* GIVEN REQUEST
Return every line of the material below unchanged, but leave out the pictures.

(Data listing)
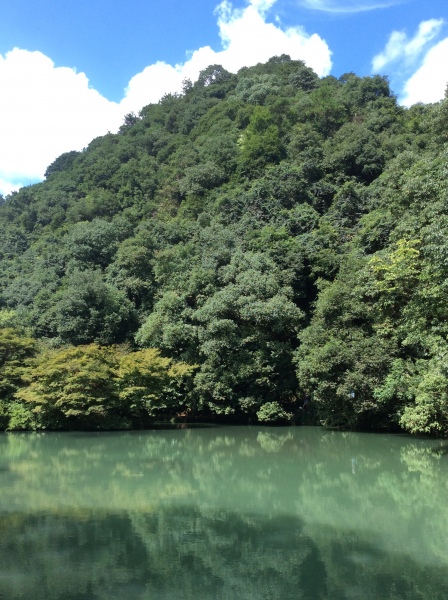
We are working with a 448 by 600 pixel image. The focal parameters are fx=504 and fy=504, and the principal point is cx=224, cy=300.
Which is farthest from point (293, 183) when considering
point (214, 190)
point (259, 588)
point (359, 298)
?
point (259, 588)

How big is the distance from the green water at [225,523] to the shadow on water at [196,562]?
20 millimetres

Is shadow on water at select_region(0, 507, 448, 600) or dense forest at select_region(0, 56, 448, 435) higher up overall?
dense forest at select_region(0, 56, 448, 435)

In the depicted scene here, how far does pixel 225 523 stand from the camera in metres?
7.20

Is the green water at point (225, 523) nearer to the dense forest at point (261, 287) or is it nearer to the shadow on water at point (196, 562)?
the shadow on water at point (196, 562)

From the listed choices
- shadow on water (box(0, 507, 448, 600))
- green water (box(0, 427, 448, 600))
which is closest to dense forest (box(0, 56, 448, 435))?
green water (box(0, 427, 448, 600))

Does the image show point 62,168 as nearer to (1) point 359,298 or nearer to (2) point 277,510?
(1) point 359,298

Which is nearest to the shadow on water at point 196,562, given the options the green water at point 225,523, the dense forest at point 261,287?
the green water at point 225,523

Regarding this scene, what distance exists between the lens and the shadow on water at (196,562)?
4.91 metres

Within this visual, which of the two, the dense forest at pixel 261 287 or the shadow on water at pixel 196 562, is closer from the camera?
the shadow on water at pixel 196 562

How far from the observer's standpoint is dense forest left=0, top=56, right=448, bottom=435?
15.4 metres

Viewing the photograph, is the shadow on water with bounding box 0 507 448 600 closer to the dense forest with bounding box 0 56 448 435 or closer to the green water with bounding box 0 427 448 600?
the green water with bounding box 0 427 448 600

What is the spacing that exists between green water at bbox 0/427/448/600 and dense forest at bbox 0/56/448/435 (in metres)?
3.30

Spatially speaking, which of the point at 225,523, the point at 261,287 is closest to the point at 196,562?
the point at 225,523

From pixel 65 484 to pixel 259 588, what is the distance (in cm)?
575
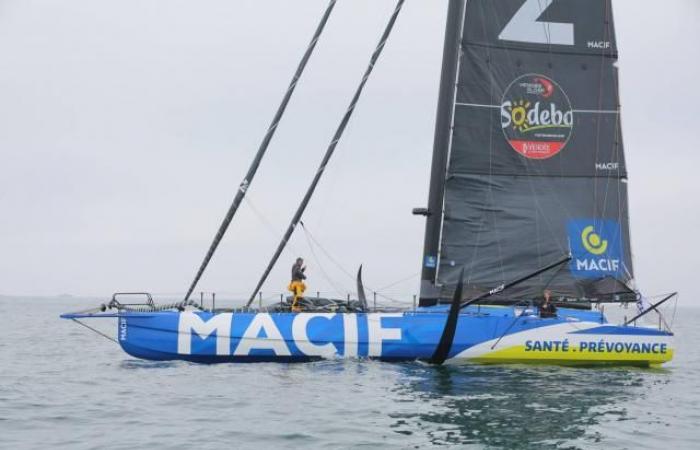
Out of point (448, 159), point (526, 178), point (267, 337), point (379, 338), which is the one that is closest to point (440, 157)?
point (448, 159)

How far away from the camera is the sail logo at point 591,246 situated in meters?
22.5

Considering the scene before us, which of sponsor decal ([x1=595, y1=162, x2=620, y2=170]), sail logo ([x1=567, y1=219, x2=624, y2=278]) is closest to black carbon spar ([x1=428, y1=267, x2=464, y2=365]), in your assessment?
sail logo ([x1=567, y1=219, x2=624, y2=278])

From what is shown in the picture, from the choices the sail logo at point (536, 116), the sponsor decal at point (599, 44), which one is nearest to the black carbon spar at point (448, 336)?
the sail logo at point (536, 116)

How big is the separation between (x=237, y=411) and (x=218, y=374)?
163 inches

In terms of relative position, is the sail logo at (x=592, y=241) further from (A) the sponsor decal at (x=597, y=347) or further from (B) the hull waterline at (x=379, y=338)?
(A) the sponsor decal at (x=597, y=347)

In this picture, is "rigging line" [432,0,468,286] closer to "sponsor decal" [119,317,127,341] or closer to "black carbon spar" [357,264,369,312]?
"black carbon spar" [357,264,369,312]

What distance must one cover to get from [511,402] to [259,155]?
9.31 meters

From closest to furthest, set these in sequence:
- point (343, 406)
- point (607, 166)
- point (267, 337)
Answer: point (343, 406), point (267, 337), point (607, 166)

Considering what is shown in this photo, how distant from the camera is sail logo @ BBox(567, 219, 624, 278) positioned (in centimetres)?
2255

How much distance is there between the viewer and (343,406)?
14633 millimetres

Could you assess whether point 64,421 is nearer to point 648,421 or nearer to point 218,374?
point 218,374

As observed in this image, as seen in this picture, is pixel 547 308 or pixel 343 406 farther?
pixel 547 308

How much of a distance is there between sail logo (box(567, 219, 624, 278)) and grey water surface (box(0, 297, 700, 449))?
3071mm

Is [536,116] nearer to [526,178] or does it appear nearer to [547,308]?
[526,178]
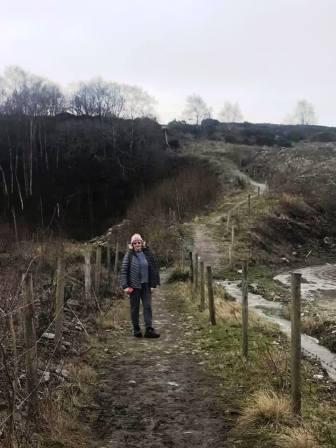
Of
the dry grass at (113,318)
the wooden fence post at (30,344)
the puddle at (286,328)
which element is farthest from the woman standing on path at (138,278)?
the wooden fence post at (30,344)

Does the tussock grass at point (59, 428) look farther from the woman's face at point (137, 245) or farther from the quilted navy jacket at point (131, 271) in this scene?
the woman's face at point (137, 245)

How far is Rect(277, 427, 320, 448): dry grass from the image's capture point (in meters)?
4.53

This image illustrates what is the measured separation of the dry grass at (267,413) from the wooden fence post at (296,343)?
0.37 ft

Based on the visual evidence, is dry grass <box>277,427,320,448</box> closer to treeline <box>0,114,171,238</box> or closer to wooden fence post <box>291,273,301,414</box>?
wooden fence post <box>291,273,301,414</box>

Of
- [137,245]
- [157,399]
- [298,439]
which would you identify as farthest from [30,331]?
[137,245]

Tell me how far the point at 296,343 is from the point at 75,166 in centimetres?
4974

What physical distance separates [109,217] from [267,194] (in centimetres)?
1589

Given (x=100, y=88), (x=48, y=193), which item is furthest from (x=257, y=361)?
(x=100, y=88)

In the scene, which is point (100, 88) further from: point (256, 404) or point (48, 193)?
point (256, 404)

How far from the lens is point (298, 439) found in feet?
15.1

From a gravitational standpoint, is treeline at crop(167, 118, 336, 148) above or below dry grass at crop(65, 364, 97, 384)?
above

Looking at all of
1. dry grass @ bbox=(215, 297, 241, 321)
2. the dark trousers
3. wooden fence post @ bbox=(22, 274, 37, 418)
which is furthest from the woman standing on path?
wooden fence post @ bbox=(22, 274, 37, 418)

* ANSWER TO THIS TASK
We are working with a 448 by 600 pixel image. The focal parameters are fx=504 and fy=504, and the principal point is cx=224, cy=300.
Which is farthest from point (293, 183) when considering
point (214, 190)
point (259, 588)
point (359, 298)
?
point (259, 588)

How big is the distance from the green water at [225,523] to the shadow on water at [196,562]?
20 millimetres

Is shadow on water at select_region(0, 507, 448, 600) or dense forest at select_region(0, 56, 448, 435) higher up overall?
dense forest at select_region(0, 56, 448, 435)

In the depicted scene here, how far does pixel 225 523 stand from the camera in metres?
7.20

Is the green water at point (225, 523) nearer to the dense forest at point (261, 287) or is it nearer to the shadow on water at point (196, 562)?
the shadow on water at point (196, 562)

From the listed choices
- shadow on water (box(0, 507, 448, 600))
- green water (box(0, 427, 448, 600))
which is closest to dense forest (box(0, 56, 448, 435))?
green water (box(0, 427, 448, 600))

Does the image show point 62,168 as nearer to (1) point 359,298 or nearer to (2) point 277,510?
(1) point 359,298

Which is nearest to the shadow on water at point 196,562, given the options the green water at point 225,523, the dense forest at point 261,287?
the green water at point 225,523

Regarding this scene, what distance exists between the lens and the shadow on water at (196,562)?
4.91 metres

Within this visual, which of the two, the dense forest at pixel 261 287 or the shadow on water at pixel 196 562, is closer from the camera?
the shadow on water at pixel 196 562

How far from the observer's standpoint is dense forest left=0, top=56, right=448, bottom=435?
15.4 metres

Viewing the photograph, is the shadow on water with bounding box 0 507 448 600 closer to the dense forest with bounding box 0 56 448 435 or closer to the green water with bounding box 0 427 448 600?
the green water with bounding box 0 427 448 600

What is the spacing that exists between green water at bbox 0/427/448/600 and dense forest at bbox 0/56/448/435 (in metres)?
3.30

Spatially speaking, which of the point at 225,523, the point at 261,287 is closest to the point at 196,562?
the point at 225,523

From pixel 65 484 to pixel 259 588, what is the distance (in cm)?
575
Out of point (448, 159), point (526, 178), point (267, 337), point (379, 338), which is the one that is closest to point (440, 157)?
point (448, 159)

How far away from the camera is the sail logo at point 591,246 situated in meters?
22.5

Considering the scene before us, which of sponsor decal ([x1=595, y1=162, x2=620, y2=170]), sail logo ([x1=567, y1=219, x2=624, y2=278]) is closest to black carbon spar ([x1=428, y1=267, x2=464, y2=365]), in your assessment?
sail logo ([x1=567, y1=219, x2=624, y2=278])

From what is shown in the picture, from the choices the sail logo at point (536, 116), the sponsor decal at point (599, 44), which one is nearest to the black carbon spar at point (448, 336)?
the sail logo at point (536, 116)

How big is the separation between (x=237, y=411) and (x=218, y=374)?
163 inches

In terms of relative position, is the sail logo at (x=592, y=241) further from (A) the sponsor decal at (x=597, y=347) or further from (B) the hull waterline at (x=379, y=338)?
(A) the sponsor decal at (x=597, y=347)

In this picture, is "rigging line" [432,0,468,286] closer to "sponsor decal" [119,317,127,341] or closer to "black carbon spar" [357,264,369,312]?
"black carbon spar" [357,264,369,312]

What distance must one cover to get from [511,402] to [259,155]?
9.31 meters

From closest to furthest, set these in sequence:
- point (343, 406)
- point (607, 166)
- point (267, 337)
Answer: point (343, 406), point (267, 337), point (607, 166)

Considering what is shown in this photo, how distant from the camera is sail logo @ BBox(567, 219, 624, 278) positioned (in centimetres)?
2255

How much distance is there between the viewer and (343,406)?
14633 millimetres

Could you assess whether point 64,421 is nearer to point 648,421 or nearer to point 218,374?
point 218,374

As observed in this image, as seen in this picture, is pixel 547 308 or pixel 343 406 farther?
pixel 547 308

How much of a distance is there between sail logo (box(567, 219, 624, 278)) and grey water surface (box(0, 297, 700, 449))?
3071mm

Is [536,116] nearer to [526,178] or does it appear nearer to [547,308]?
[526,178]
Of
the dry grass at (113,318)
the wooden fence post at (30,344)
the puddle at (286,328)
which element is farthest from the woman standing on path at (138,278)?
the wooden fence post at (30,344)

Does the tussock grass at point (59, 428) look farther from the woman's face at point (137, 245) or farther from the quilted navy jacket at point (131, 271) in this scene?
the woman's face at point (137, 245)

How far is Rect(277, 427, 320, 448): dry grass from the image's capture point (in meters)?
4.53

This image illustrates what is the measured separation of the dry grass at (267,413) from the wooden fence post at (296,343)?
0.37 ft

Based on the visual evidence, is dry grass <box>277,427,320,448</box> closer to treeline <box>0,114,171,238</box> or closer to wooden fence post <box>291,273,301,414</box>?
wooden fence post <box>291,273,301,414</box>

Of
- [137,245]
- [157,399]
- [298,439]
which would you identify as farthest from [30,331]?
[137,245]

Tell me how far the point at 296,343 is from the point at 75,166 in centimetres?
4974

What physical distance separates [109,217] from [267,194] (in centimetres)?
1589

Given (x=100, y=88), (x=48, y=193), which item is furthest from (x=257, y=361)?
(x=100, y=88)

In the scene, which is point (100, 88) further from: point (256, 404) or point (48, 193)?
point (256, 404)

How far from the lens is point (298, 439) found in feet?
15.1

From a gravitational standpoint, is treeline at crop(167, 118, 336, 148) above or below dry grass at crop(65, 364, 97, 384)?
above

Looking at all of
1. dry grass @ bbox=(215, 297, 241, 321)
2. the dark trousers
3. wooden fence post @ bbox=(22, 274, 37, 418)
which is furthest from the woman standing on path?
wooden fence post @ bbox=(22, 274, 37, 418)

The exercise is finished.